## start
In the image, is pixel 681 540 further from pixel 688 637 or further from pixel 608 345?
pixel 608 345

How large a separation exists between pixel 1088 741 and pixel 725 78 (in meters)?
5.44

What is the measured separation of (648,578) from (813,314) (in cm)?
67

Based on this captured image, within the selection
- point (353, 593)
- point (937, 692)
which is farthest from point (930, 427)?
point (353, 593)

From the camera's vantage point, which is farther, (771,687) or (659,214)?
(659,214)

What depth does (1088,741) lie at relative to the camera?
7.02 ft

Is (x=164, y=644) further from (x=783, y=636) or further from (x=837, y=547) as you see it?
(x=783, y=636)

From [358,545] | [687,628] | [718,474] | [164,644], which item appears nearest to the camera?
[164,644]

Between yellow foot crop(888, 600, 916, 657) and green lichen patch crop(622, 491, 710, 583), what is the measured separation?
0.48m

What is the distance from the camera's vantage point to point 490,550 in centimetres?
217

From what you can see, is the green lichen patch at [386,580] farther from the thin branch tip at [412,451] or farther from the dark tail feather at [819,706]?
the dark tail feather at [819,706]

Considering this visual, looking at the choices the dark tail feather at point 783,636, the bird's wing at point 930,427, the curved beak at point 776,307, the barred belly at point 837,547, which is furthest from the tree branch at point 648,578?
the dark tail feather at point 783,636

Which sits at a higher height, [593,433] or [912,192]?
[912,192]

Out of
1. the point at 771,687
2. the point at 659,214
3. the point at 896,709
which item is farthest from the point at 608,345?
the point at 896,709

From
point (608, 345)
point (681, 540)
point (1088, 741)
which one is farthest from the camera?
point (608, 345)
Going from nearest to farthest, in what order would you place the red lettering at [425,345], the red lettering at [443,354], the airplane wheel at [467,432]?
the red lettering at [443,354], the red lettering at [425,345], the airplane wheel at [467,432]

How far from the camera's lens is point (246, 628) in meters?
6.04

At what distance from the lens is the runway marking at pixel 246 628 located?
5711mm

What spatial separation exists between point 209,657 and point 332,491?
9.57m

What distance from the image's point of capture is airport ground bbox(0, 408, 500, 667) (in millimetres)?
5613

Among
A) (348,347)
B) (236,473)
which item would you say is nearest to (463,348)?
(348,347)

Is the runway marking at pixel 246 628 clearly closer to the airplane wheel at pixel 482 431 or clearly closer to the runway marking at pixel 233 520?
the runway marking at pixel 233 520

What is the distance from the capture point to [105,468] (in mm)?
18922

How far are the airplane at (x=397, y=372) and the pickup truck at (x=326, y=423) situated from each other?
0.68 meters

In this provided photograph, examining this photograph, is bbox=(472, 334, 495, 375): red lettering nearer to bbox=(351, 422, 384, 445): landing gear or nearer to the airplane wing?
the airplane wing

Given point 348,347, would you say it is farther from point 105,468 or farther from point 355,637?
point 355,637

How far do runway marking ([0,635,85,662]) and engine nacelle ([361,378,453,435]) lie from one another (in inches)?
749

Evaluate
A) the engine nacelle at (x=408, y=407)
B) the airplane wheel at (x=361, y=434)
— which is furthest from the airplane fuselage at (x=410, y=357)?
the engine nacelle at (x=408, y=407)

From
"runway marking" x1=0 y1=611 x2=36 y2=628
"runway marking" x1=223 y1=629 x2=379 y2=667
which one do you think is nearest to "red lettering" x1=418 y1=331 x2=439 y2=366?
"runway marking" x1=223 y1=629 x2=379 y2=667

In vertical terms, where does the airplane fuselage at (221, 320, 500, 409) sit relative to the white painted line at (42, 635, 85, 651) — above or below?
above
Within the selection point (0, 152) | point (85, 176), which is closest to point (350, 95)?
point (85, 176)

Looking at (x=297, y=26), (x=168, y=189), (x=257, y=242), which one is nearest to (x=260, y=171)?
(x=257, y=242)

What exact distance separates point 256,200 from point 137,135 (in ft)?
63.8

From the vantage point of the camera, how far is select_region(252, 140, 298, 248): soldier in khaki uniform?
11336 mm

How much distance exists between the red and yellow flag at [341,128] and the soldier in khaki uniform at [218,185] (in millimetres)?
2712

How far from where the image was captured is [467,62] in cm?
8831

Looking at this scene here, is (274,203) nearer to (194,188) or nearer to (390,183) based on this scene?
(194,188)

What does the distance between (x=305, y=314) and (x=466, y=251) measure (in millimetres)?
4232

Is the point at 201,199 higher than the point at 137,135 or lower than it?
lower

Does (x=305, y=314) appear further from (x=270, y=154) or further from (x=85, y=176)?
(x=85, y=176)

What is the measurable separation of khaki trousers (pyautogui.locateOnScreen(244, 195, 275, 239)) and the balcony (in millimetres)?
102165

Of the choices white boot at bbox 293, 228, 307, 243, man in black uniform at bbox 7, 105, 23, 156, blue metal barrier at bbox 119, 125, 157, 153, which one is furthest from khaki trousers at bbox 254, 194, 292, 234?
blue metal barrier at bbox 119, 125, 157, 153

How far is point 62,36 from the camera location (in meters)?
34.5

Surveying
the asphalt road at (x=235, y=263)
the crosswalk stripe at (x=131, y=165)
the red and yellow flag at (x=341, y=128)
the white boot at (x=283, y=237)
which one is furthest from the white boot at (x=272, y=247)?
## end
### Directive
Write out the complete set of records exactly as given.

### Task answer
In the image, is pixel 681 540 further from pixel 688 637 or further from pixel 608 345?
pixel 608 345

How large a separation exists between pixel 1088 741 and pixel 725 78 (in meters)?
5.44

What is the measured separation of (648,578) from (813,314) (in cm)?
67

Based on this captured image, within the selection
- point (353, 593)
- point (937, 692)
which is farthest from point (930, 427)?
point (353, 593)

From the camera's vantage point, which is farther, (771,687) or (659,214)?
(659,214)

What depth does (1088,741) lie at relative to the camera?
7.02 ft

Is (x=164, y=644) further from (x=783, y=636) or further from (x=837, y=547) as you see it?
(x=783, y=636)

From [358,545] | [687,628] | [718,474] | [164,644], which item appears nearest to the camera?
[164,644]

Between yellow foot crop(888, 600, 916, 657) and green lichen patch crop(622, 491, 710, 583), what is the measured separation?
0.48m

What is the distance from the camera's vantage point to point 490,550 in centimetres?
217

From what you can see, is the green lichen patch at [386,580] farther from the thin branch tip at [412,451] or farther from the dark tail feather at [819,706]?
the dark tail feather at [819,706]

Considering this visual, looking at the choices the dark tail feather at point 783,636, the bird's wing at point 930,427, the curved beak at point 776,307, the barred belly at point 837,547, which is furthest from the tree branch at point 648,578?
the dark tail feather at point 783,636

Which sits at a higher height, [593,433] or [912,192]?
[912,192]

Out of
1. the point at 771,687
2. the point at 659,214
3. the point at 896,709
which item is farthest from the point at 608,345?
the point at 896,709

From
point (608, 345)
point (681, 540)
point (1088, 741)
which one is farthest from the camera?
point (608, 345)
Going from nearest to farthest, in what order would you place the red lettering at [425,345], the red lettering at [443,354], the airplane wheel at [467,432]?
the red lettering at [443,354], the red lettering at [425,345], the airplane wheel at [467,432]

How far from the camera's lens is point (246, 628) in meters?
6.04

At what distance from the lens is the runway marking at pixel 246 628 located?
5711mm

What spatial separation exists between point 209,657 and point 332,491?
9.57m

What distance from the image's point of capture is airport ground bbox(0, 408, 500, 667) (in millimetres)?
5613

Among
A) (348,347)
B) (236,473)
which item would you say is nearest to (463,348)?
(348,347)

Is the runway marking at pixel 246 628 clearly closer to the airplane wheel at pixel 482 431 or clearly closer to the runway marking at pixel 233 520?
the runway marking at pixel 233 520

What is the distance from the capture point to [105,468] (in mm)?
18922

How far are the airplane at (x=397, y=372) and the pickup truck at (x=326, y=423) situated from each other?
0.68 meters

In this provided photograph, examining this photograph, is bbox=(472, 334, 495, 375): red lettering nearer to bbox=(351, 422, 384, 445): landing gear or nearer to the airplane wing?
the airplane wing

Given point 348,347, would you say it is farther from point 105,468 or farther from point 355,637?
point 355,637

How far do runway marking ([0,635,85,662]) and engine nacelle ([361,378,453,435]) lie from one another (in inches)?
749

Evaluate
A) the engine nacelle at (x=408, y=407)
B) the airplane wheel at (x=361, y=434)
— which is furthest from the airplane fuselage at (x=410, y=357)?
the engine nacelle at (x=408, y=407)

From
"runway marking" x1=0 y1=611 x2=36 y2=628
"runway marking" x1=223 y1=629 x2=379 y2=667
which one do you think is nearest to "red lettering" x1=418 y1=331 x2=439 y2=366?
"runway marking" x1=223 y1=629 x2=379 y2=667

In vertical terms, where does the airplane fuselage at (221, 320, 500, 409) sit relative to the white painted line at (42, 635, 85, 651) — above or below?
above
Within the selection point (0, 152) | point (85, 176), which is closest to point (350, 95)?
point (85, 176)

Looking at (x=297, y=26), (x=168, y=189), (x=257, y=242), which one is nearest to (x=260, y=171)?
(x=257, y=242)

What exact distance separates point 256,200 from point 137,135 (in ft)?
63.8

From the vantage point of the camera, how far is select_region(252, 140, 298, 248): soldier in khaki uniform?
11336 mm

How much distance exists between the red and yellow flag at [341,128] and the soldier in khaki uniform at [218,185] (in millimetres)?
2712

How far from where the image was captured is [467,62] in cm?
8831

Looking at this scene here, is (274,203) nearer to (194,188) or nearer to (390,183) based on this scene?
(194,188)

What does the distance between (x=305, y=314) and (x=466, y=251) measure (in millimetres)?
4232

Is the point at 201,199 higher than the point at 137,135 or lower than it?
lower

Does (x=305, y=314) appear further from (x=270, y=154) or further from (x=85, y=176)?
(x=85, y=176)

What is the measurable separation of khaki trousers (pyautogui.locateOnScreen(244, 195, 275, 239)) and the balcony (in millimetres)?
102165

Of the choices white boot at bbox 293, 228, 307, 243, man in black uniform at bbox 7, 105, 23, 156, blue metal barrier at bbox 119, 125, 157, 153, which one is furthest from khaki trousers at bbox 254, 194, 292, 234?
blue metal barrier at bbox 119, 125, 157, 153

How far is point 62,36 from the camera location (in meters)?
34.5

Surveying
the asphalt road at (x=235, y=263)
the crosswalk stripe at (x=131, y=165)
the red and yellow flag at (x=341, y=128)
the white boot at (x=283, y=237)
which one is furthest from the white boot at (x=272, y=247)?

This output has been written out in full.